__WHAT THIS TASK INVOLVES__. Put every line of the material below into a numbered list, leaving out the blank lines.

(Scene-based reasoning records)
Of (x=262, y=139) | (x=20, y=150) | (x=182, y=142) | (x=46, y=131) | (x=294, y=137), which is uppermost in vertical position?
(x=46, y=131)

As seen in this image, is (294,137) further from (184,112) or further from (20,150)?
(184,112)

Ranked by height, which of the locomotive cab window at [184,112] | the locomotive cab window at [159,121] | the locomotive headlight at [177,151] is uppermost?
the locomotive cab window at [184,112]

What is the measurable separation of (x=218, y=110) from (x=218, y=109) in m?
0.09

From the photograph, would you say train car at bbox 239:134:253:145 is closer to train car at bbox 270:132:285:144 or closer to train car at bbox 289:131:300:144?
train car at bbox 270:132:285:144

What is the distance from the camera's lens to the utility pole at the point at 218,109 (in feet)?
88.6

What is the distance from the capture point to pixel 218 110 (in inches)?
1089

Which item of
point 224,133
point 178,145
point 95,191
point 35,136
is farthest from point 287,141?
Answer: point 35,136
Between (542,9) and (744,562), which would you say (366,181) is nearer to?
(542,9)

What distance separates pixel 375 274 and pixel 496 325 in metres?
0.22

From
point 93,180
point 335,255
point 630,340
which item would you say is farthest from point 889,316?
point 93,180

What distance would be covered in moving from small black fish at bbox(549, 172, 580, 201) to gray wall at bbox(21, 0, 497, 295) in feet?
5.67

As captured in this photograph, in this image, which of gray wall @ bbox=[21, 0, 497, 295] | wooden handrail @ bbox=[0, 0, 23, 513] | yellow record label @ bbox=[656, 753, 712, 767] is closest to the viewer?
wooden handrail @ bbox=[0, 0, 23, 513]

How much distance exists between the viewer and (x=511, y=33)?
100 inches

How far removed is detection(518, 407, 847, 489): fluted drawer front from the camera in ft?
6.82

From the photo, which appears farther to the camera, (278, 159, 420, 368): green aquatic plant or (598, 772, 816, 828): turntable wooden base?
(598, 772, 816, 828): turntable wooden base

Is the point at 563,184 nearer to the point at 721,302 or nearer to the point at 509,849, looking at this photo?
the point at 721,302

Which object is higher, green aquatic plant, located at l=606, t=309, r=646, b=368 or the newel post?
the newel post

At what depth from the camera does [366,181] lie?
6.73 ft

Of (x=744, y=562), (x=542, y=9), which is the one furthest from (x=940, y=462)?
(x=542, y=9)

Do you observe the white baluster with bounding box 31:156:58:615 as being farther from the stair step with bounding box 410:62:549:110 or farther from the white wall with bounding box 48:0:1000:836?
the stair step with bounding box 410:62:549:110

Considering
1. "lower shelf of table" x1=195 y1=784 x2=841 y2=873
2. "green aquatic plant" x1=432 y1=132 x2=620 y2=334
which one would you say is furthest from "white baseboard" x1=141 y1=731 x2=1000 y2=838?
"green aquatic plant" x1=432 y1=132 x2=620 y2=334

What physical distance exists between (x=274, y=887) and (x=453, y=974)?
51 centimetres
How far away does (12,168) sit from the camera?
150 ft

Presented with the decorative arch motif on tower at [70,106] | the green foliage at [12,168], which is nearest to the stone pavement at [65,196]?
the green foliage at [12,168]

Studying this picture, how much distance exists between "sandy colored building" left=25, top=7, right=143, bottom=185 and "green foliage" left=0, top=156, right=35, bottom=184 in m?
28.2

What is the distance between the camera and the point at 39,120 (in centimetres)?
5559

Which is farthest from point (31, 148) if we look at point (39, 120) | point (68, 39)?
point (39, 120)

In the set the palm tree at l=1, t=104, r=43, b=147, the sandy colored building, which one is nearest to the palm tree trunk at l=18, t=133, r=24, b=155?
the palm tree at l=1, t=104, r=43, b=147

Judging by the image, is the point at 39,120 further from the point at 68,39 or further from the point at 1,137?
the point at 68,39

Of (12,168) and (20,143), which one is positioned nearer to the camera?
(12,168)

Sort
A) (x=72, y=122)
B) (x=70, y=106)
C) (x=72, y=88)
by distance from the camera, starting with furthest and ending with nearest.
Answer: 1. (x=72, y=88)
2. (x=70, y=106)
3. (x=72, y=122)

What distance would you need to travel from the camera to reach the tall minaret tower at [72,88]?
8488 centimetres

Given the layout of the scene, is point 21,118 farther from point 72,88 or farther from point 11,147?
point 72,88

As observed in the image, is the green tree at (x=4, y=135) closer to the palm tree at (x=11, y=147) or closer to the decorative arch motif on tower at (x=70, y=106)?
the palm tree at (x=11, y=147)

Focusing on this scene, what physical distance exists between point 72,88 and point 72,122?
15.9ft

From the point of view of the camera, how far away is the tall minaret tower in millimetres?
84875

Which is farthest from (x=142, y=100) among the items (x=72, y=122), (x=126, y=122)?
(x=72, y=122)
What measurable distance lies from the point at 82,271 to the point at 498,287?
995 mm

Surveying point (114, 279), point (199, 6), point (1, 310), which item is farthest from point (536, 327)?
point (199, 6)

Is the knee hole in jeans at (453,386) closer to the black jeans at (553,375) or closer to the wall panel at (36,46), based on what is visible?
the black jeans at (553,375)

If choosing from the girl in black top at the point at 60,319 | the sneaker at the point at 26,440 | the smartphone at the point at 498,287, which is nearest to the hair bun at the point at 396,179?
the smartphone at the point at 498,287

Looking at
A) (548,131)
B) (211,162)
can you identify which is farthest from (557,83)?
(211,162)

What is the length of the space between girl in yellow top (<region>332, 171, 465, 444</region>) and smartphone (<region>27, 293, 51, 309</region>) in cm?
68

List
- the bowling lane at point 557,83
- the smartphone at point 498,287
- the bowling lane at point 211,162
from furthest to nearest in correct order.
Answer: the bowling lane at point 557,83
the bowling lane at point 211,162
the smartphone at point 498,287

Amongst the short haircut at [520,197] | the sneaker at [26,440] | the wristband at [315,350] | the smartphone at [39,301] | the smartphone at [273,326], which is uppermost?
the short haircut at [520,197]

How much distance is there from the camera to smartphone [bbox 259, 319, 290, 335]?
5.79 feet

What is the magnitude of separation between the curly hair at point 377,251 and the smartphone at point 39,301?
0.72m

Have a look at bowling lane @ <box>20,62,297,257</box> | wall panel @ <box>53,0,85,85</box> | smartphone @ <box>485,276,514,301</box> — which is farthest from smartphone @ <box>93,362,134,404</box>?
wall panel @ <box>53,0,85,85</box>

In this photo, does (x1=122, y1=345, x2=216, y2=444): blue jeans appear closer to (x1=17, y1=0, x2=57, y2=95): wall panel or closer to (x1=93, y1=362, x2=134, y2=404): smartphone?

__FULL ANSWER__.
1. Of (x=262, y=139) | (x=20, y=150) | (x=182, y=142) | (x=46, y=131) | (x=294, y=137), which is uppermost in vertical position?
2. (x=46, y=131)
3. As seen in this image, is (294,137) further from (184,112) or further from (20,150)?
4. (184,112)
5. Ranked by height, which of the locomotive cab window at [184,112] | the locomotive cab window at [159,121] | the locomotive headlight at [177,151] is uppermost?
6. the locomotive cab window at [184,112]
7. What is the measurable separation of (x=218, y=110) from (x=218, y=109) in m?
8. 0.09
9. From the photograph, would you say train car at bbox 239:134:253:145 is closer to train car at bbox 270:132:285:144 or closer to train car at bbox 289:131:300:144?
10. train car at bbox 270:132:285:144
11. What is the distance from the camera's lens to the utility pole at the point at 218,109 (in feet)?
12. 88.6
13. What is the distance from the capture point to pixel 218 110 (in inches)?
14. 1089
15. Which item of
16. point 224,133
17. point 178,145
18. point 95,191
19. point 35,136
20. is farthest from point 287,141?
21. Answer: point 35,136
22. Between (542,9) and (744,562), which would you say (366,181) is nearer to?
23. (542,9)
24. What distance separates pixel 375 274 and pixel 496 325 in metres?
25. 0.22
26. From
27. point 93,180
28. point 335,255
29. point 630,340
30. which item would you say is farthest from point 889,316?
31. point 93,180
32. What distance would be covered in moving from small black fish at bbox(549, 172, 580, 201) to gray wall at bbox(21, 0, 497, 295) in feet?
33. 5.67
34. As captured in this photograph, in this image, which of gray wall @ bbox=[21, 0, 497, 295] | wooden handrail @ bbox=[0, 0, 23, 513] | yellow record label @ bbox=[656, 753, 712, 767] is closest to the viewer?
35. wooden handrail @ bbox=[0, 0, 23, 513]
36. How much distance exists between the viewer and (x=511, y=33)?
37. 100 inches
38. How far removed is detection(518, 407, 847, 489): fluted drawer front from the camera in ft?
39. 6.82
40. From the photo, which appears farther to the camera, (278, 159, 420, 368): green aquatic plant or (598, 772, 816, 828): turntable wooden base?
41. (598, 772, 816, 828): turntable wooden base
42. Is the point at 563,184 nearer to the point at 721,302 or nearer to the point at 509,849, looking at this photo?
43. the point at 721,302
44. Which object is higher, green aquatic plant, located at l=606, t=309, r=646, b=368 or the newel post?
45. the newel post
46. At what depth from the camera does [366,181] lie?
47. 6.73 ft
48. Of (x=744, y=562), (x=542, y=9), which is the one furthest from (x=940, y=462)?
49. (x=542, y=9)
50. Do you observe the white baluster with bounding box 31:156:58:615 as being farther from the stair step with bounding box 410:62:549:110 or farther from the white wall with bounding box 48:0:1000:836?
51. the stair step with bounding box 410:62:549:110
52. Considering
53. 1. "lower shelf of table" x1=195 y1=784 x2=841 y2=873
54. 2. "green aquatic plant" x1=432 y1=132 x2=620 y2=334
55. which one would you say is furthest from "white baseboard" x1=141 y1=731 x2=1000 y2=838?
56. "green aquatic plant" x1=432 y1=132 x2=620 y2=334
57. What physical distance exists between (x=274, y=887) and (x=453, y=974)?
58. 51 centimetres
59. How far away does (12,168) sit from the camera?
60. 150 ft
61. Presented with the decorative arch motif on tower at [70,106] | the green foliage at [12,168], which is nearest to the stone pavement at [65,196]?
62. the green foliage at [12,168]
63. Studying this picture, how much distance exists between "sandy colored building" left=25, top=7, right=143, bottom=185 and "green foliage" left=0, top=156, right=35, bottom=184 in m?
64. 28.2
65. What is the distance between the camera and the point at 39,120 (in centimetres)?
66. 5559
67. Which is farthest from point (31, 148) if we look at point (39, 120) | point (68, 39)?
68. point (39, 120)
69. In the set the palm tree at l=1, t=104, r=43, b=147, the sandy colored building, which one is nearest to the palm tree trunk at l=18, t=133, r=24, b=155?
70. the palm tree at l=1, t=104, r=43, b=147
71. Judging by the image, is the point at 39,120 further from the point at 68,39 or further from the point at 1,137?
72. the point at 68,39
73. Of (12,168) and (20,143), which one is positioned nearer to the camera?
74. (12,168)
75. Sort
76. A) (x=72, y=122)
77. B) (x=70, y=106)
78. C) (x=72, y=88)
79. by distance from the camera, starting with furthest and ending with nearest.
80. Answer: 1. (x=72, y=88)
81. 2. (x=70, y=106)
82. 3. (x=72, y=122)
83. What distance would you need to travel from the camera to reach the tall minaret tower at [72,88]?
84. 8488 centimetres
85. Given the layout of the scene, is point 21,118 farther from point 72,88 or farther from point 11,147?
86. point 72,88
87. As observed in the image, is the green tree at (x=4, y=135) closer to the palm tree at (x=11, y=147) or closer to the decorative arch motif on tower at (x=70, y=106)?
88. the palm tree at (x=11, y=147)
89. Focusing on this scene, what physical distance exists between point 72,88 and point 72,122?
90. 15.9ft
91. From the point of view of the camera, how far away is the tall minaret tower in millimetres?
92. 84875
93. Which is farthest from (x=142, y=100) among the items (x=72, y=122), (x=126, y=122)?
94. (x=72, y=122)
95. What measurable distance lies from the point at 82,271 to the point at 498,287?
96. 995 mm
97. Surveying point (114, 279), point (199, 6), point (1, 310), which item is farthest from point (536, 327)?
98. point (199, 6)
99. Is the knee hole in jeans at (453,386) closer to the black jeans at (553,375) or closer to the wall panel at (36,46), based on what is visible?
100. the black jeans at (553,375)
101. If choosing from the girl in black top at the point at 60,319 | the sneaker at the point at 26,440 | the smartphone at the point at 498,287, which is nearest to the hair bun at the point at 396,179?
102. the smartphone at the point at 498,287
103. Looking at
104. A) (548,131)
105. B) (211,162)
106. can you identify which is farthest from (557,83)?
107. (211,162)
108. What is the length of the space between girl in yellow top (<region>332, 171, 465, 444</region>) and smartphone (<region>27, 293, 51, 309</region>) in cm?
109. 68
110. List
111. - the bowling lane at point 557,83
112. - the smartphone at point 498,287
113. - the bowling lane at point 211,162
114. from furthest to nearest in correct order.
115. Answer: the bowling lane at point 557,83
116. the bowling lane at point 211,162
117. the smartphone at point 498,287
118. Amongst the short haircut at [520,197] | the sneaker at [26,440] | the wristband at [315,350] | the smartphone at [39,301] | the smartphone at [273,326], which is uppermost?
119. the short haircut at [520,197]
120. How much distance is there from the camera to smartphone [bbox 259, 319, 290, 335]?
121. 5.79 feet
122. What is the magnitude of separation between the curly hair at point 377,251 and the smartphone at point 39,301?
123. 0.72m
124. Have a look at bowling lane @ <box>20,62,297,257</box> | wall panel @ <box>53,0,85,85</box> | smartphone @ <box>485,276,514,301</box> — which is farthest from smartphone @ <box>93,362,134,404</box>?
125. wall panel @ <box>53,0,85,85</box>
126. In this photo, does (x1=122, y1=345, x2=216, y2=444): blue jeans appear closer to (x1=17, y1=0, x2=57, y2=95): wall panel or closer to (x1=93, y1=362, x2=134, y2=404): smartphone?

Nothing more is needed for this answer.